By Katrina Lewandowski, 2024 Knauss Sea Grant Marine Policy Fellow

My name is Katrina Lewandowski, a current Knauss Sea Grant Marine Policy Fellow. I’m originally from Bellaire, MI, and am currently finishing up my PhD in Biology and Urban Sustainability at Wayne State University. For the fellowship year, I was placed in the National Sea Grant Office at NOAA working as a Coastal Resilience Specialist.

When I started as an undergraduate at a 4-year university, I had the ideals of becoming a successful researcher and lead scientist. I knew I wanted to ask questions and I wanted those questions to be related to our natural world. What I didn’t know was all the many career paths that I would go down and that would lead me to the Knauss fellowship. I learned some key takeaways during my early schooling and career that will hopefully be helpful for others who are unsure of their next path.

Katrina standing next to a large bone standing that reaches up to her elbow

Katrina with a mammoth bone while working as a fossil preparator. Photo: Marcia Lewandowski

It’s okay to change your mind

Following a passion of mine from a young age, I began to take courses in paleontology and started asking professors for volunteer and paid lab work opportunities. After some persistence, I was elated to be a part of the paleontology world, working on prehistoric mammoth fossils and creating molds and casts. However, toward the end of university, I began to take more courses in ecology, conservation, and climate change and felt continuously pulled to these topics. At first I felt disappointed that I would be letting down my friends and new colleagues. But I recognised that it’s okay to have multiple interests, and it’s okay for those interests to change! A factor that helped me decide was looking at job opportunities in each field and imaging what types of those jobs I would be interested in and would be qualified for.

Katrina wearing waders and holding two small turtles.

Katrina monitored turtle populations with the Lincoln Park Zoo.

Explore options: there is no timeline

To change pace, I moved to a city and explored my options. I worked jobs in different fields while still searching for connections in an area I was interested in. Through some cold-emailing, I got connected with a team of researchers at a zoo that studied urban wildlife. After volunteering for a few months, an intern position opened up and I started monitoring wildlife around the zoo grounds. Right away, I knew that this position aligned with my future career goals and I felt some relief in my decisiveness that this type of work was a good fit for me. Taking time off school and working multiple jobs allowed me to find the right fit, and ultimately led to my decision to go back to graduate school.

A large, dark-hulled research ship pulled up to the dock

Katrina did field work on the NOAA research vessel Laurentian. Photo: Katrina Lewandowski

Be okay not being The Expert

After three years away from work in academia, I joined a dual program in biology and urban sustainability where I could focus on my interest in ecology and conservation. It was inspiring to learn again and rewarding to understand the details required in scientific investigation and writing. However, as I took classes in transdisciplinary courses, I began to understand the importance of collaboration and non-traditional styles of research. I felt drawn less to becoming the expert within a small niche and more towards bridging gaps and connecting individuals to information from a broader perspective.

Katrina smiles in front of the Capitol in Washington, D.C. giving a thumbs up.

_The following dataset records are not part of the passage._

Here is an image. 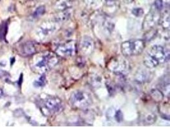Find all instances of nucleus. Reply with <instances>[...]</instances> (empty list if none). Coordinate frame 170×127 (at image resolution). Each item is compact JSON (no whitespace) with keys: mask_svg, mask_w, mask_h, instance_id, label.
I'll return each instance as SVG.
<instances>
[{"mask_svg":"<svg viewBox=\"0 0 170 127\" xmlns=\"http://www.w3.org/2000/svg\"><path fill=\"white\" fill-rule=\"evenodd\" d=\"M76 52V45L74 42L63 43L58 46L56 49V53L63 57H68L75 55Z\"/></svg>","mask_w":170,"mask_h":127,"instance_id":"0eeeda50","label":"nucleus"},{"mask_svg":"<svg viewBox=\"0 0 170 127\" xmlns=\"http://www.w3.org/2000/svg\"><path fill=\"white\" fill-rule=\"evenodd\" d=\"M22 53L26 56H29L36 53V48L32 42L25 43L22 46Z\"/></svg>","mask_w":170,"mask_h":127,"instance_id":"ddd939ff","label":"nucleus"},{"mask_svg":"<svg viewBox=\"0 0 170 127\" xmlns=\"http://www.w3.org/2000/svg\"><path fill=\"white\" fill-rule=\"evenodd\" d=\"M80 50L84 55H90L94 49V43L89 37L83 38L80 42Z\"/></svg>","mask_w":170,"mask_h":127,"instance_id":"9d476101","label":"nucleus"},{"mask_svg":"<svg viewBox=\"0 0 170 127\" xmlns=\"http://www.w3.org/2000/svg\"><path fill=\"white\" fill-rule=\"evenodd\" d=\"M151 78V73L146 70H139L136 72L135 79L139 83H145Z\"/></svg>","mask_w":170,"mask_h":127,"instance_id":"f8f14e48","label":"nucleus"},{"mask_svg":"<svg viewBox=\"0 0 170 127\" xmlns=\"http://www.w3.org/2000/svg\"><path fill=\"white\" fill-rule=\"evenodd\" d=\"M85 4L91 7H95L101 5L102 0H84Z\"/></svg>","mask_w":170,"mask_h":127,"instance_id":"dca6fc26","label":"nucleus"},{"mask_svg":"<svg viewBox=\"0 0 170 127\" xmlns=\"http://www.w3.org/2000/svg\"><path fill=\"white\" fill-rule=\"evenodd\" d=\"M108 68L116 74H122L127 70V62L121 57L113 59L108 64Z\"/></svg>","mask_w":170,"mask_h":127,"instance_id":"6e6552de","label":"nucleus"},{"mask_svg":"<svg viewBox=\"0 0 170 127\" xmlns=\"http://www.w3.org/2000/svg\"><path fill=\"white\" fill-rule=\"evenodd\" d=\"M77 0H58L56 3V8L58 10L64 11L71 8Z\"/></svg>","mask_w":170,"mask_h":127,"instance_id":"9b49d317","label":"nucleus"},{"mask_svg":"<svg viewBox=\"0 0 170 127\" xmlns=\"http://www.w3.org/2000/svg\"><path fill=\"white\" fill-rule=\"evenodd\" d=\"M45 12V6H40V7H38L35 10L34 14H33V17H34L35 18H38L39 17H40L42 15L44 14Z\"/></svg>","mask_w":170,"mask_h":127,"instance_id":"f3484780","label":"nucleus"},{"mask_svg":"<svg viewBox=\"0 0 170 127\" xmlns=\"http://www.w3.org/2000/svg\"><path fill=\"white\" fill-rule=\"evenodd\" d=\"M145 47V43L142 39H133L123 42L121 52L125 56H135L141 54Z\"/></svg>","mask_w":170,"mask_h":127,"instance_id":"7ed1b4c3","label":"nucleus"},{"mask_svg":"<svg viewBox=\"0 0 170 127\" xmlns=\"http://www.w3.org/2000/svg\"><path fill=\"white\" fill-rule=\"evenodd\" d=\"M169 58L168 49L161 45H154L149 50L143 59L144 65L148 69L154 68L161 64L167 62Z\"/></svg>","mask_w":170,"mask_h":127,"instance_id":"f257e3e1","label":"nucleus"},{"mask_svg":"<svg viewBox=\"0 0 170 127\" xmlns=\"http://www.w3.org/2000/svg\"><path fill=\"white\" fill-rule=\"evenodd\" d=\"M113 116L115 117V121H117L119 123L121 122L123 120V114L121 110H118V111H117Z\"/></svg>","mask_w":170,"mask_h":127,"instance_id":"6ab92c4d","label":"nucleus"},{"mask_svg":"<svg viewBox=\"0 0 170 127\" xmlns=\"http://www.w3.org/2000/svg\"><path fill=\"white\" fill-rule=\"evenodd\" d=\"M162 26L164 29H168L169 27V13H165L162 18Z\"/></svg>","mask_w":170,"mask_h":127,"instance_id":"4468645a","label":"nucleus"},{"mask_svg":"<svg viewBox=\"0 0 170 127\" xmlns=\"http://www.w3.org/2000/svg\"><path fill=\"white\" fill-rule=\"evenodd\" d=\"M69 102L73 108L84 109L92 104V99L90 93L82 90H76L71 94Z\"/></svg>","mask_w":170,"mask_h":127,"instance_id":"f03ea898","label":"nucleus"},{"mask_svg":"<svg viewBox=\"0 0 170 127\" xmlns=\"http://www.w3.org/2000/svg\"><path fill=\"white\" fill-rule=\"evenodd\" d=\"M159 12L161 11L158 10L154 6H152L151 11L146 15V18L144 20L143 26V29H151L156 24V23H158L160 21L161 18H160Z\"/></svg>","mask_w":170,"mask_h":127,"instance_id":"423d86ee","label":"nucleus"},{"mask_svg":"<svg viewBox=\"0 0 170 127\" xmlns=\"http://www.w3.org/2000/svg\"><path fill=\"white\" fill-rule=\"evenodd\" d=\"M6 31H7V24H4L1 26V32H0V35H1L2 38H3L5 36Z\"/></svg>","mask_w":170,"mask_h":127,"instance_id":"412c9836","label":"nucleus"},{"mask_svg":"<svg viewBox=\"0 0 170 127\" xmlns=\"http://www.w3.org/2000/svg\"><path fill=\"white\" fill-rule=\"evenodd\" d=\"M58 63V57L54 53H46L35 64V68L39 71L45 72L54 68Z\"/></svg>","mask_w":170,"mask_h":127,"instance_id":"20e7f679","label":"nucleus"},{"mask_svg":"<svg viewBox=\"0 0 170 127\" xmlns=\"http://www.w3.org/2000/svg\"><path fill=\"white\" fill-rule=\"evenodd\" d=\"M59 27V22L57 21L56 20L54 21H49L46 22H44L40 26L39 30L40 33L43 37H46L50 35H52L53 33L57 31Z\"/></svg>","mask_w":170,"mask_h":127,"instance_id":"1a4fd4ad","label":"nucleus"},{"mask_svg":"<svg viewBox=\"0 0 170 127\" xmlns=\"http://www.w3.org/2000/svg\"><path fill=\"white\" fill-rule=\"evenodd\" d=\"M143 10L141 8H136L133 10L132 13L135 16L137 17H142L143 15Z\"/></svg>","mask_w":170,"mask_h":127,"instance_id":"a211bd4d","label":"nucleus"},{"mask_svg":"<svg viewBox=\"0 0 170 127\" xmlns=\"http://www.w3.org/2000/svg\"><path fill=\"white\" fill-rule=\"evenodd\" d=\"M63 109V103L61 99L56 97H51L44 100L42 110L49 115L57 114Z\"/></svg>","mask_w":170,"mask_h":127,"instance_id":"39448f33","label":"nucleus"},{"mask_svg":"<svg viewBox=\"0 0 170 127\" xmlns=\"http://www.w3.org/2000/svg\"></svg>","mask_w":170,"mask_h":127,"instance_id":"4be33fe9","label":"nucleus"},{"mask_svg":"<svg viewBox=\"0 0 170 127\" xmlns=\"http://www.w3.org/2000/svg\"><path fill=\"white\" fill-rule=\"evenodd\" d=\"M46 83V77L45 75H42L40 77L38 80L35 81L34 86L36 87H42L45 85Z\"/></svg>","mask_w":170,"mask_h":127,"instance_id":"2eb2a0df","label":"nucleus"},{"mask_svg":"<svg viewBox=\"0 0 170 127\" xmlns=\"http://www.w3.org/2000/svg\"><path fill=\"white\" fill-rule=\"evenodd\" d=\"M155 8H157L159 11H161L163 8V2L162 0H155L154 4L153 5Z\"/></svg>","mask_w":170,"mask_h":127,"instance_id":"aec40b11","label":"nucleus"}]
</instances>
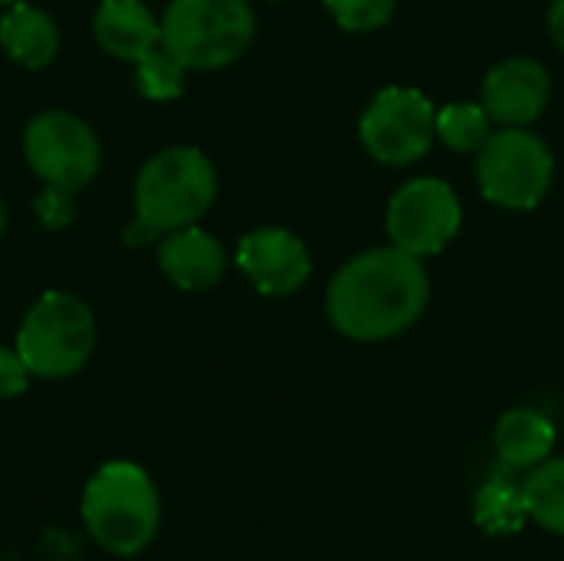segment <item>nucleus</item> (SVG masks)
<instances>
[{"label": "nucleus", "instance_id": "1", "mask_svg": "<svg viewBox=\"0 0 564 561\" xmlns=\"http://www.w3.org/2000/svg\"><path fill=\"white\" fill-rule=\"evenodd\" d=\"M430 304V274L403 248H373L347 261L327 288V317L350 341H387L413 327Z\"/></svg>", "mask_w": 564, "mask_h": 561}, {"label": "nucleus", "instance_id": "2", "mask_svg": "<svg viewBox=\"0 0 564 561\" xmlns=\"http://www.w3.org/2000/svg\"><path fill=\"white\" fill-rule=\"evenodd\" d=\"M218 192L215 165L192 145H175L152 155L135 179V218L126 228V245H149L169 231L198 225Z\"/></svg>", "mask_w": 564, "mask_h": 561}, {"label": "nucleus", "instance_id": "3", "mask_svg": "<svg viewBox=\"0 0 564 561\" xmlns=\"http://www.w3.org/2000/svg\"><path fill=\"white\" fill-rule=\"evenodd\" d=\"M159 493L135 463H106L83 493V522L96 546L112 555H139L159 532Z\"/></svg>", "mask_w": 564, "mask_h": 561}, {"label": "nucleus", "instance_id": "4", "mask_svg": "<svg viewBox=\"0 0 564 561\" xmlns=\"http://www.w3.org/2000/svg\"><path fill=\"white\" fill-rule=\"evenodd\" d=\"M254 40L245 0H172L162 13V46L185 69H221Z\"/></svg>", "mask_w": 564, "mask_h": 561}, {"label": "nucleus", "instance_id": "5", "mask_svg": "<svg viewBox=\"0 0 564 561\" xmlns=\"http://www.w3.org/2000/svg\"><path fill=\"white\" fill-rule=\"evenodd\" d=\"M96 347L93 311L66 291H46L26 311L17 331V354L43 380H63L86 367Z\"/></svg>", "mask_w": 564, "mask_h": 561}, {"label": "nucleus", "instance_id": "6", "mask_svg": "<svg viewBox=\"0 0 564 561\" xmlns=\"http://www.w3.org/2000/svg\"><path fill=\"white\" fill-rule=\"evenodd\" d=\"M476 175L482 195L492 205L529 212L549 195L555 159L539 136L525 132L522 126H506L502 132H492L479 149Z\"/></svg>", "mask_w": 564, "mask_h": 561}, {"label": "nucleus", "instance_id": "7", "mask_svg": "<svg viewBox=\"0 0 564 561\" xmlns=\"http://www.w3.org/2000/svg\"><path fill=\"white\" fill-rule=\"evenodd\" d=\"M23 152L43 185L66 192H79L99 172L96 132L66 109H46L33 116L23 132Z\"/></svg>", "mask_w": 564, "mask_h": 561}, {"label": "nucleus", "instance_id": "8", "mask_svg": "<svg viewBox=\"0 0 564 561\" xmlns=\"http://www.w3.org/2000/svg\"><path fill=\"white\" fill-rule=\"evenodd\" d=\"M436 136L433 103L420 89L390 86L373 96L360 119L364 149L383 165H410L423 159Z\"/></svg>", "mask_w": 564, "mask_h": 561}, {"label": "nucleus", "instance_id": "9", "mask_svg": "<svg viewBox=\"0 0 564 561\" xmlns=\"http://www.w3.org/2000/svg\"><path fill=\"white\" fill-rule=\"evenodd\" d=\"M463 225V208L456 192L443 179L406 182L387 208L390 241L416 258L443 251Z\"/></svg>", "mask_w": 564, "mask_h": 561}, {"label": "nucleus", "instance_id": "10", "mask_svg": "<svg viewBox=\"0 0 564 561\" xmlns=\"http://www.w3.org/2000/svg\"><path fill=\"white\" fill-rule=\"evenodd\" d=\"M238 268L268 298H288L311 278V255L288 228H258L238 245Z\"/></svg>", "mask_w": 564, "mask_h": 561}, {"label": "nucleus", "instance_id": "11", "mask_svg": "<svg viewBox=\"0 0 564 561\" xmlns=\"http://www.w3.org/2000/svg\"><path fill=\"white\" fill-rule=\"evenodd\" d=\"M552 96L549 69L539 60L512 56L489 69L482 83V106L499 126H525L542 116Z\"/></svg>", "mask_w": 564, "mask_h": 561}, {"label": "nucleus", "instance_id": "12", "mask_svg": "<svg viewBox=\"0 0 564 561\" xmlns=\"http://www.w3.org/2000/svg\"><path fill=\"white\" fill-rule=\"evenodd\" d=\"M159 268L182 291H208L225 274V248L198 225L159 238Z\"/></svg>", "mask_w": 564, "mask_h": 561}, {"label": "nucleus", "instance_id": "13", "mask_svg": "<svg viewBox=\"0 0 564 561\" xmlns=\"http://www.w3.org/2000/svg\"><path fill=\"white\" fill-rule=\"evenodd\" d=\"M93 33L109 56L135 63L162 43V20L142 0H102L93 13Z\"/></svg>", "mask_w": 564, "mask_h": 561}, {"label": "nucleus", "instance_id": "14", "mask_svg": "<svg viewBox=\"0 0 564 561\" xmlns=\"http://www.w3.org/2000/svg\"><path fill=\"white\" fill-rule=\"evenodd\" d=\"M492 443H496V456L506 470L525 473L552 456L555 427L545 413H539L532 407H516V410L502 413V420L496 423Z\"/></svg>", "mask_w": 564, "mask_h": 561}, {"label": "nucleus", "instance_id": "15", "mask_svg": "<svg viewBox=\"0 0 564 561\" xmlns=\"http://www.w3.org/2000/svg\"><path fill=\"white\" fill-rule=\"evenodd\" d=\"M0 46L13 63L26 69H43L59 53V30L46 10L17 0L0 17Z\"/></svg>", "mask_w": 564, "mask_h": 561}, {"label": "nucleus", "instance_id": "16", "mask_svg": "<svg viewBox=\"0 0 564 561\" xmlns=\"http://www.w3.org/2000/svg\"><path fill=\"white\" fill-rule=\"evenodd\" d=\"M473 519L476 526L492 536V539H509L519 536L532 519L525 506L522 483H512L509 476H492L479 486L476 503H473Z\"/></svg>", "mask_w": 564, "mask_h": 561}, {"label": "nucleus", "instance_id": "17", "mask_svg": "<svg viewBox=\"0 0 564 561\" xmlns=\"http://www.w3.org/2000/svg\"><path fill=\"white\" fill-rule=\"evenodd\" d=\"M522 493H525L529 519L552 536H564V456L558 460L549 456L545 463L529 470Z\"/></svg>", "mask_w": 564, "mask_h": 561}, {"label": "nucleus", "instance_id": "18", "mask_svg": "<svg viewBox=\"0 0 564 561\" xmlns=\"http://www.w3.org/2000/svg\"><path fill=\"white\" fill-rule=\"evenodd\" d=\"M436 136L456 152H479L492 136V119L482 103H453L436 112Z\"/></svg>", "mask_w": 564, "mask_h": 561}, {"label": "nucleus", "instance_id": "19", "mask_svg": "<svg viewBox=\"0 0 564 561\" xmlns=\"http://www.w3.org/2000/svg\"><path fill=\"white\" fill-rule=\"evenodd\" d=\"M135 89L145 99H175L185 89V66L159 43L142 60H135Z\"/></svg>", "mask_w": 564, "mask_h": 561}, {"label": "nucleus", "instance_id": "20", "mask_svg": "<svg viewBox=\"0 0 564 561\" xmlns=\"http://www.w3.org/2000/svg\"><path fill=\"white\" fill-rule=\"evenodd\" d=\"M324 3L344 30L367 33V30H380L383 23H390L397 0H324Z\"/></svg>", "mask_w": 564, "mask_h": 561}, {"label": "nucleus", "instance_id": "21", "mask_svg": "<svg viewBox=\"0 0 564 561\" xmlns=\"http://www.w3.org/2000/svg\"><path fill=\"white\" fill-rule=\"evenodd\" d=\"M33 212H36V222L50 231L56 228H66L73 222V192L66 188H56V185H46L36 202H33Z\"/></svg>", "mask_w": 564, "mask_h": 561}, {"label": "nucleus", "instance_id": "22", "mask_svg": "<svg viewBox=\"0 0 564 561\" xmlns=\"http://www.w3.org/2000/svg\"><path fill=\"white\" fill-rule=\"evenodd\" d=\"M30 370L23 364V357L17 354V347H0V400L20 397L30 387Z\"/></svg>", "mask_w": 564, "mask_h": 561}, {"label": "nucleus", "instance_id": "23", "mask_svg": "<svg viewBox=\"0 0 564 561\" xmlns=\"http://www.w3.org/2000/svg\"><path fill=\"white\" fill-rule=\"evenodd\" d=\"M549 30L555 36V43L564 50V0L552 3V10H549Z\"/></svg>", "mask_w": 564, "mask_h": 561}, {"label": "nucleus", "instance_id": "24", "mask_svg": "<svg viewBox=\"0 0 564 561\" xmlns=\"http://www.w3.org/2000/svg\"><path fill=\"white\" fill-rule=\"evenodd\" d=\"M3 228H7V208H3V202H0V238H3Z\"/></svg>", "mask_w": 564, "mask_h": 561}, {"label": "nucleus", "instance_id": "25", "mask_svg": "<svg viewBox=\"0 0 564 561\" xmlns=\"http://www.w3.org/2000/svg\"><path fill=\"white\" fill-rule=\"evenodd\" d=\"M17 0H0V7H13Z\"/></svg>", "mask_w": 564, "mask_h": 561}]
</instances>
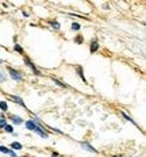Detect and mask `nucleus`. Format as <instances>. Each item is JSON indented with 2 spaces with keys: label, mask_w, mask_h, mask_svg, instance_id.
Returning a JSON list of instances; mask_svg holds the SVG:
<instances>
[{
  "label": "nucleus",
  "mask_w": 146,
  "mask_h": 157,
  "mask_svg": "<svg viewBox=\"0 0 146 157\" xmlns=\"http://www.w3.org/2000/svg\"><path fill=\"white\" fill-rule=\"evenodd\" d=\"M5 125H7V119L4 116H0V129H4Z\"/></svg>",
  "instance_id": "obj_18"
},
{
  "label": "nucleus",
  "mask_w": 146,
  "mask_h": 157,
  "mask_svg": "<svg viewBox=\"0 0 146 157\" xmlns=\"http://www.w3.org/2000/svg\"><path fill=\"white\" fill-rule=\"evenodd\" d=\"M4 131L5 133H14V126H12V125H5V126H4Z\"/></svg>",
  "instance_id": "obj_17"
},
{
  "label": "nucleus",
  "mask_w": 146,
  "mask_h": 157,
  "mask_svg": "<svg viewBox=\"0 0 146 157\" xmlns=\"http://www.w3.org/2000/svg\"><path fill=\"white\" fill-rule=\"evenodd\" d=\"M0 110L2 111H8V103L7 102H4V100H2V102H0Z\"/></svg>",
  "instance_id": "obj_15"
},
{
  "label": "nucleus",
  "mask_w": 146,
  "mask_h": 157,
  "mask_svg": "<svg viewBox=\"0 0 146 157\" xmlns=\"http://www.w3.org/2000/svg\"><path fill=\"white\" fill-rule=\"evenodd\" d=\"M51 81H53L54 84H57L58 87H61V88H68V85L65 83H62L61 80H58V78H56V77H51Z\"/></svg>",
  "instance_id": "obj_12"
},
{
  "label": "nucleus",
  "mask_w": 146,
  "mask_h": 157,
  "mask_svg": "<svg viewBox=\"0 0 146 157\" xmlns=\"http://www.w3.org/2000/svg\"><path fill=\"white\" fill-rule=\"evenodd\" d=\"M73 41H75V43H77V45H81V43H84V37L81 34H78V35H76Z\"/></svg>",
  "instance_id": "obj_14"
},
{
  "label": "nucleus",
  "mask_w": 146,
  "mask_h": 157,
  "mask_svg": "<svg viewBox=\"0 0 146 157\" xmlns=\"http://www.w3.org/2000/svg\"><path fill=\"white\" fill-rule=\"evenodd\" d=\"M57 157H62V156H57Z\"/></svg>",
  "instance_id": "obj_25"
},
{
  "label": "nucleus",
  "mask_w": 146,
  "mask_h": 157,
  "mask_svg": "<svg viewBox=\"0 0 146 157\" xmlns=\"http://www.w3.org/2000/svg\"><path fill=\"white\" fill-rule=\"evenodd\" d=\"M5 80H7V77H5V76L4 75H3V73L2 72H0V83H4V81Z\"/></svg>",
  "instance_id": "obj_21"
},
{
  "label": "nucleus",
  "mask_w": 146,
  "mask_h": 157,
  "mask_svg": "<svg viewBox=\"0 0 146 157\" xmlns=\"http://www.w3.org/2000/svg\"><path fill=\"white\" fill-rule=\"evenodd\" d=\"M8 154H10L11 157H18V156H16V153H15V152L12 150V149H11V150H10V153H8Z\"/></svg>",
  "instance_id": "obj_22"
},
{
  "label": "nucleus",
  "mask_w": 146,
  "mask_h": 157,
  "mask_svg": "<svg viewBox=\"0 0 146 157\" xmlns=\"http://www.w3.org/2000/svg\"><path fill=\"white\" fill-rule=\"evenodd\" d=\"M20 157H29V156H20Z\"/></svg>",
  "instance_id": "obj_24"
},
{
  "label": "nucleus",
  "mask_w": 146,
  "mask_h": 157,
  "mask_svg": "<svg viewBox=\"0 0 146 157\" xmlns=\"http://www.w3.org/2000/svg\"><path fill=\"white\" fill-rule=\"evenodd\" d=\"M26 127H27V130H30V131H34L35 129H37V122L35 121H32V119H29V121H26Z\"/></svg>",
  "instance_id": "obj_7"
},
{
  "label": "nucleus",
  "mask_w": 146,
  "mask_h": 157,
  "mask_svg": "<svg viewBox=\"0 0 146 157\" xmlns=\"http://www.w3.org/2000/svg\"><path fill=\"white\" fill-rule=\"evenodd\" d=\"M3 62H4V61H3V60H0V64H3Z\"/></svg>",
  "instance_id": "obj_23"
},
{
  "label": "nucleus",
  "mask_w": 146,
  "mask_h": 157,
  "mask_svg": "<svg viewBox=\"0 0 146 157\" xmlns=\"http://www.w3.org/2000/svg\"><path fill=\"white\" fill-rule=\"evenodd\" d=\"M34 133H37V134H39L42 138H47V137H49V134L45 131V130H43V127L38 126V125H37V129L34 130Z\"/></svg>",
  "instance_id": "obj_9"
},
{
  "label": "nucleus",
  "mask_w": 146,
  "mask_h": 157,
  "mask_svg": "<svg viewBox=\"0 0 146 157\" xmlns=\"http://www.w3.org/2000/svg\"><path fill=\"white\" fill-rule=\"evenodd\" d=\"M75 70H76V72H77V75L80 76V78H81V80H83V83L88 84V81H87L85 76H84V72H83V66H81V65H77V66L75 68Z\"/></svg>",
  "instance_id": "obj_6"
},
{
  "label": "nucleus",
  "mask_w": 146,
  "mask_h": 157,
  "mask_svg": "<svg viewBox=\"0 0 146 157\" xmlns=\"http://www.w3.org/2000/svg\"><path fill=\"white\" fill-rule=\"evenodd\" d=\"M8 97H10V100L15 102L16 104H20L22 107H23V108H26V110H27V107H26V104H24V102H23V99H22V97L16 96V95H8Z\"/></svg>",
  "instance_id": "obj_4"
},
{
  "label": "nucleus",
  "mask_w": 146,
  "mask_h": 157,
  "mask_svg": "<svg viewBox=\"0 0 146 157\" xmlns=\"http://www.w3.org/2000/svg\"><path fill=\"white\" fill-rule=\"evenodd\" d=\"M47 23L50 24V26L53 27L54 30H59V29H61V24H59V23H58V22H57V20H49Z\"/></svg>",
  "instance_id": "obj_13"
},
{
  "label": "nucleus",
  "mask_w": 146,
  "mask_h": 157,
  "mask_svg": "<svg viewBox=\"0 0 146 157\" xmlns=\"http://www.w3.org/2000/svg\"><path fill=\"white\" fill-rule=\"evenodd\" d=\"M23 61H24V64H26L27 66H29L30 69L32 70V73H34L35 76H41V72L37 69V66H35V64L31 61V60L29 58V57H27V56H23Z\"/></svg>",
  "instance_id": "obj_2"
},
{
  "label": "nucleus",
  "mask_w": 146,
  "mask_h": 157,
  "mask_svg": "<svg viewBox=\"0 0 146 157\" xmlns=\"http://www.w3.org/2000/svg\"><path fill=\"white\" fill-rule=\"evenodd\" d=\"M11 149H12V150H22V149H23V145H22L20 142H12L11 143Z\"/></svg>",
  "instance_id": "obj_11"
},
{
  "label": "nucleus",
  "mask_w": 146,
  "mask_h": 157,
  "mask_svg": "<svg viewBox=\"0 0 146 157\" xmlns=\"http://www.w3.org/2000/svg\"><path fill=\"white\" fill-rule=\"evenodd\" d=\"M7 70H8V73H10V77L12 78L14 81H23L24 78H23V75H22V72L19 69H15V68H12V66H10V65H7Z\"/></svg>",
  "instance_id": "obj_1"
},
{
  "label": "nucleus",
  "mask_w": 146,
  "mask_h": 157,
  "mask_svg": "<svg viewBox=\"0 0 146 157\" xmlns=\"http://www.w3.org/2000/svg\"><path fill=\"white\" fill-rule=\"evenodd\" d=\"M81 146H83L85 150L91 152V153H99V152H97V149H95L93 146H92L91 143H88V142H81Z\"/></svg>",
  "instance_id": "obj_8"
},
{
  "label": "nucleus",
  "mask_w": 146,
  "mask_h": 157,
  "mask_svg": "<svg viewBox=\"0 0 146 157\" xmlns=\"http://www.w3.org/2000/svg\"><path fill=\"white\" fill-rule=\"evenodd\" d=\"M70 27H72V30H75V31H78V30L81 29V26L77 23V22H73V23H72V26H70Z\"/></svg>",
  "instance_id": "obj_19"
},
{
  "label": "nucleus",
  "mask_w": 146,
  "mask_h": 157,
  "mask_svg": "<svg viewBox=\"0 0 146 157\" xmlns=\"http://www.w3.org/2000/svg\"><path fill=\"white\" fill-rule=\"evenodd\" d=\"M10 150H11L10 148H7V146H3V145H0V152H2V153H5V154H8V153H10Z\"/></svg>",
  "instance_id": "obj_20"
},
{
  "label": "nucleus",
  "mask_w": 146,
  "mask_h": 157,
  "mask_svg": "<svg viewBox=\"0 0 146 157\" xmlns=\"http://www.w3.org/2000/svg\"><path fill=\"white\" fill-rule=\"evenodd\" d=\"M100 45H99V41H97V38H93V39L91 41V43H89V53L93 54L96 53L97 50H99Z\"/></svg>",
  "instance_id": "obj_3"
},
{
  "label": "nucleus",
  "mask_w": 146,
  "mask_h": 157,
  "mask_svg": "<svg viewBox=\"0 0 146 157\" xmlns=\"http://www.w3.org/2000/svg\"><path fill=\"white\" fill-rule=\"evenodd\" d=\"M8 119H11V121H12V123H15V125H22V123H23V118H22V116H19V115L10 114V115H8Z\"/></svg>",
  "instance_id": "obj_5"
},
{
  "label": "nucleus",
  "mask_w": 146,
  "mask_h": 157,
  "mask_svg": "<svg viewBox=\"0 0 146 157\" xmlns=\"http://www.w3.org/2000/svg\"><path fill=\"white\" fill-rule=\"evenodd\" d=\"M120 114H122V116H123V118H124V119H126V121H129V122H131V123H132V125H135V126H137V123H135V122H134V121H132V119H131V116H129V115H127V114H126V112H123V111H122V112H120Z\"/></svg>",
  "instance_id": "obj_16"
},
{
  "label": "nucleus",
  "mask_w": 146,
  "mask_h": 157,
  "mask_svg": "<svg viewBox=\"0 0 146 157\" xmlns=\"http://www.w3.org/2000/svg\"><path fill=\"white\" fill-rule=\"evenodd\" d=\"M14 50H15L16 53H19L20 56H26V53H24V49L22 48L19 43H15V45H14Z\"/></svg>",
  "instance_id": "obj_10"
}]
</instances>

Katrina visited Washington, D.C. for an advocacy day trip with the Nature Conservancy. Photo: Katrina Lewandowski

Understand your strengths

My experience in graduate school made me realize where I can fit into the science world: coordination and distillation of science. In teams, I enjoyed bringing everyone together. I was driven more towards activities that allowed me to learn from new perspectives and work with scientists, citizens and nonprofits outside academia. I was further able to understand my strengths in a volunteer capacity with the Nature Conservancy, as a student member on the Michigan Board of Trustees. This opportunity was the first time I was able to experience science communication and its importance in making policy changes.

The Knauss fellowship allows me the opportunity to use my strengths and work in a dynamic environment, and I’m thankful for the chance to experience this new career endeavor. I look forward to sharing more about my experiences over the course of the fellowship year!